(Information shown)
....................

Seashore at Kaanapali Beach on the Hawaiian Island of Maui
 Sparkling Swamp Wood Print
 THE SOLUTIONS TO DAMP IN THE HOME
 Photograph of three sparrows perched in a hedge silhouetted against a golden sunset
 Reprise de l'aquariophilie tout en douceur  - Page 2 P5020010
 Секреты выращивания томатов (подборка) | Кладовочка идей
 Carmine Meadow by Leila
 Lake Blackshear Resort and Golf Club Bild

....................

(What you should do)
Print precisely the lines from the one with "Секреты выращивания томатов" through the end of the data above, adding nothing.

(Task solution)
 Секреты выращивания томатов (подборка) | Кладовочка идей
 Carmine Meadow by Leila
 Lake Blackshear Resort and Golf Club Bild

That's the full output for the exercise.